July 30, 2008
Pollution Takes Joy Out of Day at the Beach: Bacteria Often Put Swimming Off Limits
By John F. Bonfatti, The Buffalo News, N.Y.
Jul. 30--With a car full of bathing suit-clad youngsters, Laura Goetz pulled up Tuesday to Woodlawn Beach State Park in Hamburg, to be told no swimming was allowed."They said, 'We're going to the beach, and we can't swim? Why are we going?,' " Goetz said. "How do you explain that to the kids?"
Not easily, not when the sun shines bright, the beach stretches wide and the water is an inviting shade of aquamarine.
But the dilemma arises too frequently in Western New York, according to a study of how often water samples from beaches exceeded daily maximum bacteria standards.
Four area beaches finished among the worst 11 in the state last year, according to the report prepared by the National Resources Defense Council.
Most of the problem can be traced to contaminants that enter the water through storm and sewer drains, said Brian Smith of Citizens Campaign for the Environment, which released the report locally.

§ §

THE PROBLEM: Please rewrite the stretch of the beach pollution article from "Not easily, not" through "Resources Defense Council.", changing "beaches" to "shorelines".

MATERIAL SUPPLIED:
§ §

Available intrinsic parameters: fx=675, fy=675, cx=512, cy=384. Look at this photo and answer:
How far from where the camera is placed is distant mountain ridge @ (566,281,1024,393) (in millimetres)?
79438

§ §

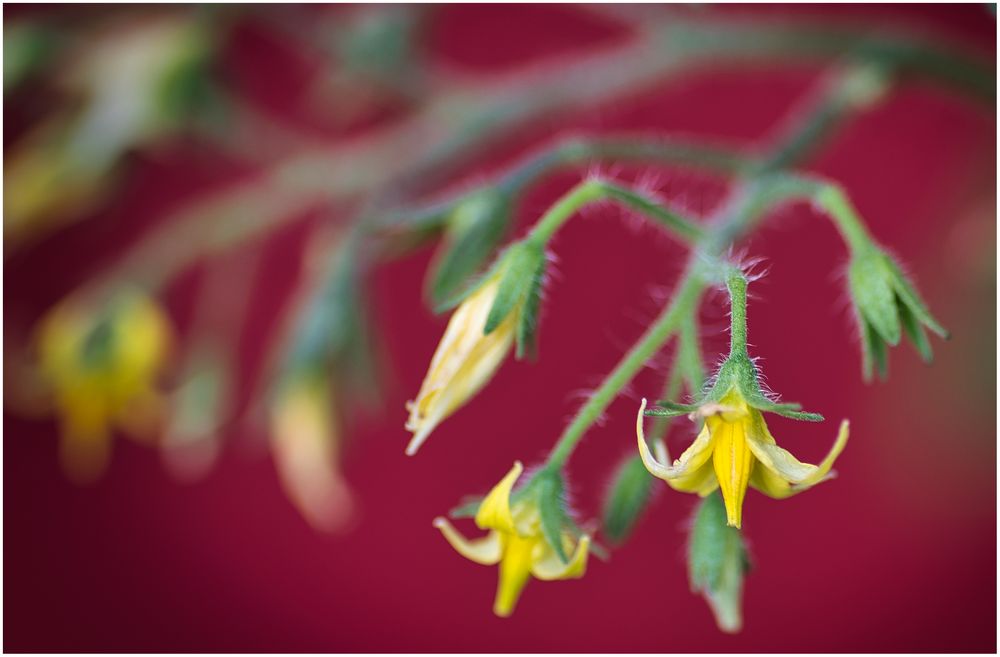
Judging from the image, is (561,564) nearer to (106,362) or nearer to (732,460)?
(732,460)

§ §

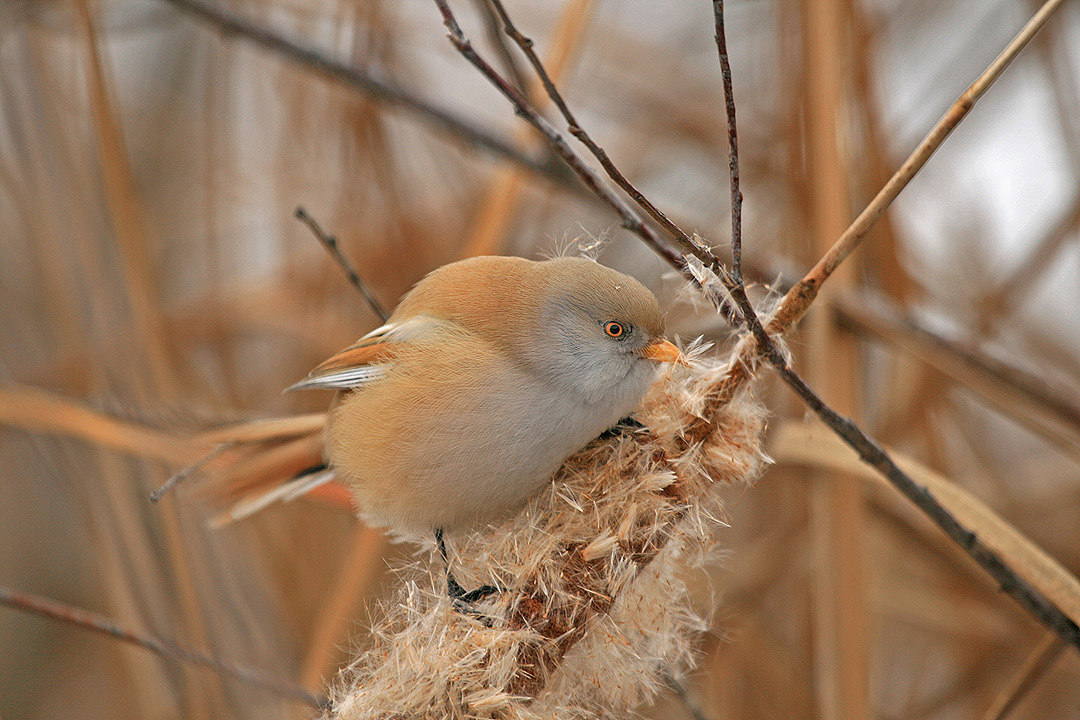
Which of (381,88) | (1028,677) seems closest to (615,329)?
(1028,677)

§ §

ANSWER SECTION:
Not easily, not when the sun shines bright, the beach stretches wide and the water is an inviting shade of aquamarine.
But the dilemma arises too frequently in Western New York, according to a study of how often water samples from shorelines exceeded daily maximum bacteria standards.
Four area shorelines finished among the worst 11 in the state last year, according to the report prepared by the National Resources Defense Council.